North Carolina requires special activity permits to hike with goats. Okay, if you want to be a true blue rule abiding lawful alignment do-gooder, then you have to apply 2 weeks in advance and get approval from the head of the North Carolina state park you want to visit to bring a goat. When I have applied for the special activity permit required to do this it has always been approved, (knock on wood), but I’ve only day hiked with a single goat on a permit. It’s also a pain, because if the weather is bad the weekend you planned to come you have to reapply for a new permit!


Heat and goats don’t mix unless the goat is used to high temperatures and has short hair. Don’t expect your fluffy silky Tenesse Fainting Goat to suffer through 15 miles in 95F heat with a smile on its face. If you have a long haired goat (ex: cashmere, long haired European style Alpine, “silky” lines of goats, Angoras) your operating temperature ranges from about 3 degrees Fahrenheit to 65F if the air is humid or 75F if the air is dry. If you have a short haired goat, (ex: Alpine, Nubian), that is adapted to hot climates your operating temperature range is something like 20F up to 98F if it’s humid…and I haven’t tried this yet, but I’d bet over a 100F if the temperature is dry. Goats do not sweat like horses to cool…they will mouth breath and pant like dogs. This limits their ability to cool, especially in humid weather, and like an overheating truck is less useful, so are they if the temperature skyrockets. I hike without goats when I can’t take the goats out, but if you were planning some strenuous trek across Death Valley you probably want something other than goats.


Of course, the biggest issue you may have with goats is  you have to deal with other people who, often having no background in the species in question, tell you you are doing it wrong! The important thing to remember is you can’t please everybody, so you might as well please yourself!

------------

Reproduce word for word the part of the text on hiking with goats between "Of course, the" and "well please yourself!", inclusive. The data that follows is separate material, unrelated to the text on hiking with goats.

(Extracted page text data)
------------

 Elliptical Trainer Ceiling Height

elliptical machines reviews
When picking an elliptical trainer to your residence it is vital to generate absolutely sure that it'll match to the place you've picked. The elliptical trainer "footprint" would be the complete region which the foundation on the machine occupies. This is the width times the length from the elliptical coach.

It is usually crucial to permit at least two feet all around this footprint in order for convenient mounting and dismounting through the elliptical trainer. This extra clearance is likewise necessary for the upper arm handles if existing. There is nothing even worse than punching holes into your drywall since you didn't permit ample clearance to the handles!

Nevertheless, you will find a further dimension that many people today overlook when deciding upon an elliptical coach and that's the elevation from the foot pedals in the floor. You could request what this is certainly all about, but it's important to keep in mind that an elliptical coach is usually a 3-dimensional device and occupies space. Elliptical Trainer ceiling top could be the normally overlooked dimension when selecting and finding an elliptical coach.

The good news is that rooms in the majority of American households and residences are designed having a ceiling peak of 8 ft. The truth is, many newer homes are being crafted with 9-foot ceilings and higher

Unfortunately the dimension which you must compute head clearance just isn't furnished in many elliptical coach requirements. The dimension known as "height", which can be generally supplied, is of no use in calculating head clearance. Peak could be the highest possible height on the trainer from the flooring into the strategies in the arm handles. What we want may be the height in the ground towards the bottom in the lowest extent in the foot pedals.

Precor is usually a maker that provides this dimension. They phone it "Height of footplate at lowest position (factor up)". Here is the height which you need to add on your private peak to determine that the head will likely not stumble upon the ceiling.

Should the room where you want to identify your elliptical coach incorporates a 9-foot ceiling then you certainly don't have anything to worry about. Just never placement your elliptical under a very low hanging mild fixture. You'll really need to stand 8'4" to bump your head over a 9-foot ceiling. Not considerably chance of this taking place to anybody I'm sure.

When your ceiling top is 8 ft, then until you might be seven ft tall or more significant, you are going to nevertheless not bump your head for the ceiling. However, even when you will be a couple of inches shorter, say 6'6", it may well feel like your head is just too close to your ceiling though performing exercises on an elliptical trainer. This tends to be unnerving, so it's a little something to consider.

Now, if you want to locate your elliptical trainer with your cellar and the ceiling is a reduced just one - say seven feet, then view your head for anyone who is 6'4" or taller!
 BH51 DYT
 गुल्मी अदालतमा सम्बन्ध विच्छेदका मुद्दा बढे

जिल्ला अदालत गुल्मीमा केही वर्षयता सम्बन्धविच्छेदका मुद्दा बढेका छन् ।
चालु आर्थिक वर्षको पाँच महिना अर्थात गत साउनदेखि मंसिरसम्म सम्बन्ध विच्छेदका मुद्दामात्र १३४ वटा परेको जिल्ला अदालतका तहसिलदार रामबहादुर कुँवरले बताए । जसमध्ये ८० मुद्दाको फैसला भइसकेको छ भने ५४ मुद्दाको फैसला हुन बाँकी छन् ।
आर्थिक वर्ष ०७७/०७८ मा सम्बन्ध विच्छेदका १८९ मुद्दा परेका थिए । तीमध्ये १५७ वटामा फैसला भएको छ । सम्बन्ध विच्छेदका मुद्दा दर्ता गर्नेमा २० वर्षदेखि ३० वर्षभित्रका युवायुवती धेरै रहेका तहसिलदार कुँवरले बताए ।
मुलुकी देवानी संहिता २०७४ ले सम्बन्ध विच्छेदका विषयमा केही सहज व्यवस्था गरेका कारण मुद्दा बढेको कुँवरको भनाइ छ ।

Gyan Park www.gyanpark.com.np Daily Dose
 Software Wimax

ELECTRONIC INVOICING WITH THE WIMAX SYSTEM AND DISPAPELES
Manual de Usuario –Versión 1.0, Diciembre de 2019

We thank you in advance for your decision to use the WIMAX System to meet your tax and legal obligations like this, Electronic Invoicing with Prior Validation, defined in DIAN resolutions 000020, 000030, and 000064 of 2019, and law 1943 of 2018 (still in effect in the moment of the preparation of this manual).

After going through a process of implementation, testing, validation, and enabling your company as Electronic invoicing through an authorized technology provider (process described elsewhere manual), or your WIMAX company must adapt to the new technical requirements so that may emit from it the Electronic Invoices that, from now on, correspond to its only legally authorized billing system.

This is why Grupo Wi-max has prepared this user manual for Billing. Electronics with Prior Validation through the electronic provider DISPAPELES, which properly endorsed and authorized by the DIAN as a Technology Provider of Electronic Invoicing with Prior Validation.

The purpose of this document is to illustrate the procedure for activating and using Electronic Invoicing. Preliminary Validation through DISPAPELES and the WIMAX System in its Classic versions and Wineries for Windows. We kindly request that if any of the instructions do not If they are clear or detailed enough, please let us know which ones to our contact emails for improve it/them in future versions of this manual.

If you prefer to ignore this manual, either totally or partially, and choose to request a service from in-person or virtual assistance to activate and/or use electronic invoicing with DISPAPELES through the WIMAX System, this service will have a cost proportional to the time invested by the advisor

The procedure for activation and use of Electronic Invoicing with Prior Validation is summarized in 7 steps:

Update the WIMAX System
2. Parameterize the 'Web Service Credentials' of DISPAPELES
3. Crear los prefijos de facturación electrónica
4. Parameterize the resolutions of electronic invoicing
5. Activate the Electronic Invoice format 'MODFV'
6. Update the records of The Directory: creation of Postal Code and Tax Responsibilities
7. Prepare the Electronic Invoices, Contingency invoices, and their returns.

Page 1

------------

YOUR RESPONSE →
Of course, the biggest issue you may have with goats is  you have to deal with other people who, often having no background in the species in question, tell you you are doing it wrong! The important thing to remember is you can’t please everybody, so you might as well please yourself!